- **Work to complete**
Write out, unchanged, the lines from the start of the records through the line containing "which one is", including both of those lines.

___ Records for the exercise ___

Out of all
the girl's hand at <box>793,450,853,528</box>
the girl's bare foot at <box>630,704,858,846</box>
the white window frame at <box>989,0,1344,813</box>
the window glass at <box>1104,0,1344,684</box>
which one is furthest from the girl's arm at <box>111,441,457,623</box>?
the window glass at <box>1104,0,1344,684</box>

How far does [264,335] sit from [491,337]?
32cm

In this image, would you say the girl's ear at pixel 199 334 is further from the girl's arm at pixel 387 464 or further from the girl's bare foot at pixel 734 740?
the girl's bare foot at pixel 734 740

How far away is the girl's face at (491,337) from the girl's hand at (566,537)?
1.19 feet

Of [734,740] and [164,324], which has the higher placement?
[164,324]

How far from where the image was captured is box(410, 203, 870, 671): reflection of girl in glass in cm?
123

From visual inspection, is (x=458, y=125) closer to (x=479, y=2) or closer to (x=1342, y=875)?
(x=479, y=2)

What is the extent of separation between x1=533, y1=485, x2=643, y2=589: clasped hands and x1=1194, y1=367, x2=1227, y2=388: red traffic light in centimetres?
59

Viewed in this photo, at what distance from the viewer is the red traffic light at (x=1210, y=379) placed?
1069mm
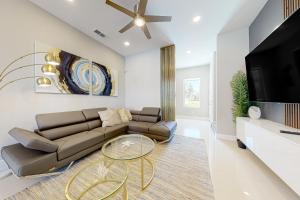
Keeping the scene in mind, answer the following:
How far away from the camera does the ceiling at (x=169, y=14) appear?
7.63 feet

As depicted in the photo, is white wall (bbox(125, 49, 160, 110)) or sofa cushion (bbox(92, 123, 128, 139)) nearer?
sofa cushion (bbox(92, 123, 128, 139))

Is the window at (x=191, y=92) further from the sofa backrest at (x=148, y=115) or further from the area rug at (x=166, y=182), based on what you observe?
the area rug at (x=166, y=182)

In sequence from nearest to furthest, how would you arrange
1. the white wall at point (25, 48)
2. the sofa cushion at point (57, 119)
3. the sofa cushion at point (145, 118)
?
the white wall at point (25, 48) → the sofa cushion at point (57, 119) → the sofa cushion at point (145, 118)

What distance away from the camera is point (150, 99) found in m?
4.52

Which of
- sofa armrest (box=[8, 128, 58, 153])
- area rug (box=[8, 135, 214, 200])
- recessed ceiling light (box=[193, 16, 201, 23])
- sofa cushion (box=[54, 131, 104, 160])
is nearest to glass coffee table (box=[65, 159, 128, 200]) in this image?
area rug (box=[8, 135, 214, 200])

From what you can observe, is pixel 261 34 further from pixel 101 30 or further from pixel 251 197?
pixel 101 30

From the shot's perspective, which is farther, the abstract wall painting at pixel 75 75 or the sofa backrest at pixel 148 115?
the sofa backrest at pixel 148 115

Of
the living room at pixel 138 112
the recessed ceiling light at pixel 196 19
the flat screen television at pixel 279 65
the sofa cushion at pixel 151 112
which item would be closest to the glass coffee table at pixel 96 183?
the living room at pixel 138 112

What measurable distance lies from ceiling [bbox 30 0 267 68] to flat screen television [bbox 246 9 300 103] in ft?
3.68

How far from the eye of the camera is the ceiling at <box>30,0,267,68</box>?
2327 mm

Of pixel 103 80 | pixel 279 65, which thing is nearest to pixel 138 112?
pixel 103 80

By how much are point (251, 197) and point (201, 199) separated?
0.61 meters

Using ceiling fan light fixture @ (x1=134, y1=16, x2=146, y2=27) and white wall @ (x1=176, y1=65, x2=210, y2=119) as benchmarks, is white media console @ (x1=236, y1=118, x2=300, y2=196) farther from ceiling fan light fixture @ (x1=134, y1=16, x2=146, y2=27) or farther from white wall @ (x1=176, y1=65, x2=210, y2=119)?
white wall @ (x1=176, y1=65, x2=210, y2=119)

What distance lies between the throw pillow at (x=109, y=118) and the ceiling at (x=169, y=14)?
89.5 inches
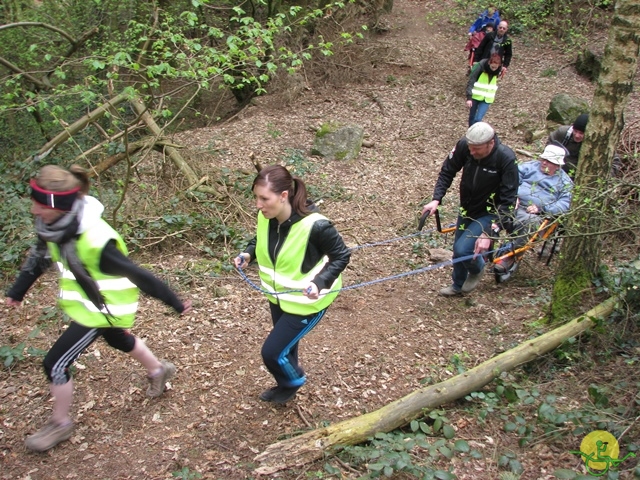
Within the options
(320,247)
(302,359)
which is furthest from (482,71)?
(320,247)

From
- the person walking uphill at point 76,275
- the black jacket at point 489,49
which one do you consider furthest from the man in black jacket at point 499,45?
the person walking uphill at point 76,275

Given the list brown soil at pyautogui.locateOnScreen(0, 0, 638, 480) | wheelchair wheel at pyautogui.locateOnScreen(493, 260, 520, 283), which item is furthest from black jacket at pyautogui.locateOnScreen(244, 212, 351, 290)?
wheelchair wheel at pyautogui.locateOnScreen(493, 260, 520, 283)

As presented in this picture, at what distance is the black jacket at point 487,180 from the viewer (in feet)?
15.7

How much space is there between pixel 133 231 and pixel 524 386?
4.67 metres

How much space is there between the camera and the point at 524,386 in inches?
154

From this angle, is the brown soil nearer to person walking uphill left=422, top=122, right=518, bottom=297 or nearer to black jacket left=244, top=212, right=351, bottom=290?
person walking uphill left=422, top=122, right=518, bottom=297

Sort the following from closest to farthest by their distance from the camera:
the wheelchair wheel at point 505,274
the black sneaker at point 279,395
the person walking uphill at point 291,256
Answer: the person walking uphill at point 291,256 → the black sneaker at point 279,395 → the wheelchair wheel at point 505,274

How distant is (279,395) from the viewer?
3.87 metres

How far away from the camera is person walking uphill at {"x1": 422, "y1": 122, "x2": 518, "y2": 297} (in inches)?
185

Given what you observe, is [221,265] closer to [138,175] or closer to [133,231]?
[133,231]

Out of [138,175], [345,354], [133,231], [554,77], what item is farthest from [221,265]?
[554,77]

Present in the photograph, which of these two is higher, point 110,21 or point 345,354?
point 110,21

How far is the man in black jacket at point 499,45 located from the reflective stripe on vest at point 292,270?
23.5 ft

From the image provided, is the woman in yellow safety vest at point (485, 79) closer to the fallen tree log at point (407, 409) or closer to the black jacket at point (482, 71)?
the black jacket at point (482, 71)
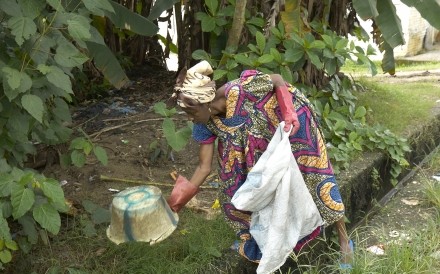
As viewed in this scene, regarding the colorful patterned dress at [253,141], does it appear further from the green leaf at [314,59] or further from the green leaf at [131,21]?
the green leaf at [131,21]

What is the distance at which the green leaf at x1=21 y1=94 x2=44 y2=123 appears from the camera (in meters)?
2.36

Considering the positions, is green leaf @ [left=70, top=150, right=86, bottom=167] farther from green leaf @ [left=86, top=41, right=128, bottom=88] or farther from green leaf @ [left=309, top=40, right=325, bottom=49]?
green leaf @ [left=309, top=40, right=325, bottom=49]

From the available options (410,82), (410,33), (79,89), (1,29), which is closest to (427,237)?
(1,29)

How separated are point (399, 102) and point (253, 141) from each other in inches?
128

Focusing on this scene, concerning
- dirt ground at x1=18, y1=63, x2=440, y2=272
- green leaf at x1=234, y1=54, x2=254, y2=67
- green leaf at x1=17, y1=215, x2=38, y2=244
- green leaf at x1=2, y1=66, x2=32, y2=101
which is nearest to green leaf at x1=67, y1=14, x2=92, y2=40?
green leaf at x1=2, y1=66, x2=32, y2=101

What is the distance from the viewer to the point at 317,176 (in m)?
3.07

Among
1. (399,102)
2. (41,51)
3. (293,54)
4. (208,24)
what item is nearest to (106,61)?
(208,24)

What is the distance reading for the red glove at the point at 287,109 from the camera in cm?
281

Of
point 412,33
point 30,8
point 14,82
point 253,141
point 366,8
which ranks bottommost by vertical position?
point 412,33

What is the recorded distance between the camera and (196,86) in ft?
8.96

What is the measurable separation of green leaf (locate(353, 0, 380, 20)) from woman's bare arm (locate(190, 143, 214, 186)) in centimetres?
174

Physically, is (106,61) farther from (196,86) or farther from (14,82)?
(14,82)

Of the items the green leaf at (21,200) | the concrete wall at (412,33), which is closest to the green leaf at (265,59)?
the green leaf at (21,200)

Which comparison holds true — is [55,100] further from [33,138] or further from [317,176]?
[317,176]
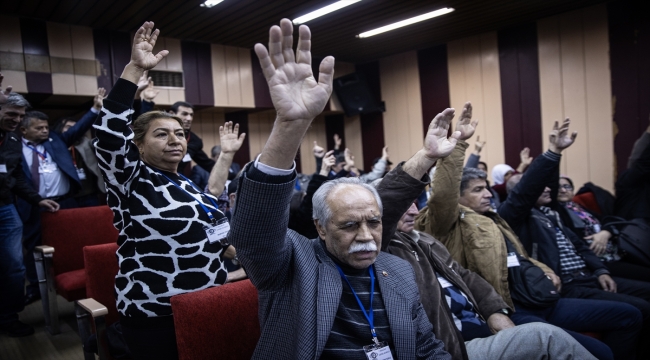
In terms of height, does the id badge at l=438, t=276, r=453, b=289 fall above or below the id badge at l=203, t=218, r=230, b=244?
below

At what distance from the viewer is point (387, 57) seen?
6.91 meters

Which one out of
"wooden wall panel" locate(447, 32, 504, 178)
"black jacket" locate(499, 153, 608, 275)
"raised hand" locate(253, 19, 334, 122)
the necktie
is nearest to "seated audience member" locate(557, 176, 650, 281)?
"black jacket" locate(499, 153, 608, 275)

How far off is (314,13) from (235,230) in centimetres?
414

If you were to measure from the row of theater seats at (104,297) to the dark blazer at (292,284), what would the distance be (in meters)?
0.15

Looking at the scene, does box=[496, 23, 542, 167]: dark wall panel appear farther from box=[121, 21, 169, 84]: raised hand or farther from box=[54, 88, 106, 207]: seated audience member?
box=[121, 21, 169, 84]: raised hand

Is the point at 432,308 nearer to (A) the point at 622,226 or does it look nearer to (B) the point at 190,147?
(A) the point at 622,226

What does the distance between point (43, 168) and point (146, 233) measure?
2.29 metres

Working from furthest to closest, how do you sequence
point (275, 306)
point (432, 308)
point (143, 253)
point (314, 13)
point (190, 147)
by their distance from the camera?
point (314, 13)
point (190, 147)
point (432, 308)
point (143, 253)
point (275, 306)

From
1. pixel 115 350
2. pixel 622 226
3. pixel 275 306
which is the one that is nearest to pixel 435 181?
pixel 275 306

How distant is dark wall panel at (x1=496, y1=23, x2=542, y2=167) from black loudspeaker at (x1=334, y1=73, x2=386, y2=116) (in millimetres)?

___

- **Reply to the exercise**
Out of all
the girl's hand at <box>793,450,853,528</box>
the girl's bare foot at <box>630,704,858,846</box>
the white window frame at <box>989,0,1344,813</box>
the window glass at <box>1104,0,1344,684</box>
which one is furthest from the girl's arm at <box>111,441,457,623</box>?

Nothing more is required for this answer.